Prompt 1:
Answer these from the passage on Primal Sorcery in Krynn:
(a) What is "sorcery" from other campaign settings called in Krynn?
(b) What language do people with the gift of Primal Sorcery grow up fluent in?
(c) What were mages who used song and creative expression called?
Prompt 2:
Carry on the passage about Primal Sorcery in Krynn, starting after its final sentence.

Study text:
★ ★ ★ ★ ★
What is known as “sorcery” in other campaign settings is called Primal Sorcery in Krynn. Once common during the Age of Dreams, it fell out of use among the mortal races, both for the prominence of High Sorcery being viewed as a safer route with institutional backing and also due to stigma and persecution of “untrained mages.” Traditionally, most users of Primal Sorcery in the current Age of Magic are naturally magical creatures such as dragons, fey, and the rare mortals who bear ancestry of such entities in their family trees. But an increasingly common higher birthrate of individuals bearing the gift of Primal Sorcery in recent decades came about from the lingering effects of widespread magical use and exposure to their effects across Ansalon. Such people also grow up fluent in Magius as a consequence of their arcane aptitude, their brains intuitively understanding it as they learn their native language during childhood development. A common subdivision of Primal Sorcery developed through the use of song and creative expression, with such mages being dubbed "bards," named after a title for pre-Cataclysm clerics that incorporated music into their religious castings.
★ ★ ★ ★ ★
Records taken from a dataset:

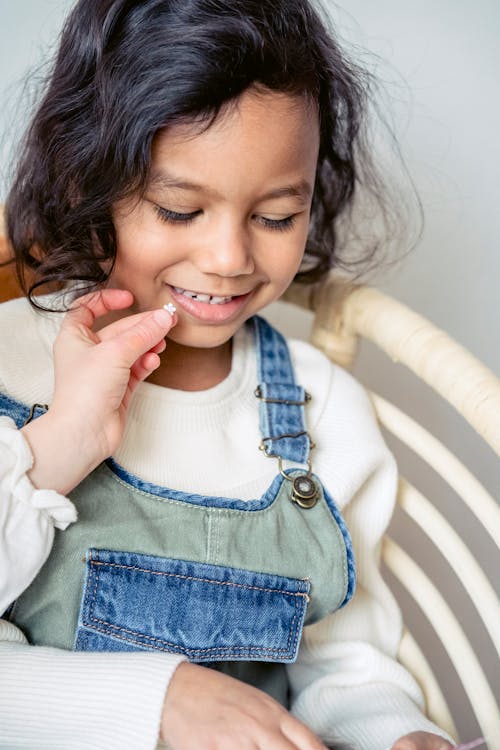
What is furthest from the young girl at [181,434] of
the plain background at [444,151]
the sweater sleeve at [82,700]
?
the plain background at [444,151]

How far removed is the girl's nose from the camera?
2.14 ft

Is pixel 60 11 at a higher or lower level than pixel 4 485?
higher

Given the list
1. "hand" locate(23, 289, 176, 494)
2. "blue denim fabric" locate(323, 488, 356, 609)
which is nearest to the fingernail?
"hand" locate(23, 289, 176, 494)

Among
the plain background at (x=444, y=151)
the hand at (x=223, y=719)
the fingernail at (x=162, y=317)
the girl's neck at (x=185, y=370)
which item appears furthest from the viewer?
the plain background at (x=444, y=151)

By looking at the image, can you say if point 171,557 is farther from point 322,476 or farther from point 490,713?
point 490,713

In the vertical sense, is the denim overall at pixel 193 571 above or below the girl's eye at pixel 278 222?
below

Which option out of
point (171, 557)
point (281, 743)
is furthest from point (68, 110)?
point (281, 743)

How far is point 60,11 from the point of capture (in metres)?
0.93

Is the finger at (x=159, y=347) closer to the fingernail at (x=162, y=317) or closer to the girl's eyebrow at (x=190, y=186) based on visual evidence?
the fingernail at (x=162, y=317)

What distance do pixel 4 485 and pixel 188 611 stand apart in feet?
0.61

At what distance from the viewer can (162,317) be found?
68 centimetres

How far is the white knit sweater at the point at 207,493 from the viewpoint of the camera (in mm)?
601

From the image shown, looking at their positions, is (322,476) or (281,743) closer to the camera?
(281,743)

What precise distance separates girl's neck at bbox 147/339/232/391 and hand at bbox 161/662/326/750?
0.89ft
★ ★ ★ ★ ★
Expected answer 1:
(a) Primal Sorcery
(b) Magius
(c) Bards

Expected answer 2:
As Primal Sorcery requires no formal training or a spellbook, and can be passed on to one’s descendants via lineage, it thus poses a threat to the Orders’ established Magocracy as a less controllable avenue of personal and political power. Children bearing telltale features are quickly adopted by established Order wizards, either encouraged to be voluntarily given up by their parents or forcefully taken if that route doesn’t work. Some archmages have taken up the controversial practice of sterilizing primal sorcerers to prevent them from creating children who can bypass the traditional methods of wizardry. This method is very controversial, and has been abused as a form of punishment by more tyrannical mages on undesirable demographics who they claim are “too uneducated to come upon the Art of magic via study.” Forced sterilizations are most common in Black Robes territories of Abanasinia and Kharolis, although it hasn’t caught on in Daltigoth due to encouraging the propagation of families in order to continually reinforce undead labor. The Red Robes view the practice as abhorrent, comparing it to the excesses of Istar during the reign of the Kingpriests. The White Robes also reject its use, instead using divination magic to closely monitor the offspring of primal sorcerers. Positive confirmations are then given over to be trained by the Knights of Huma or other established institutions.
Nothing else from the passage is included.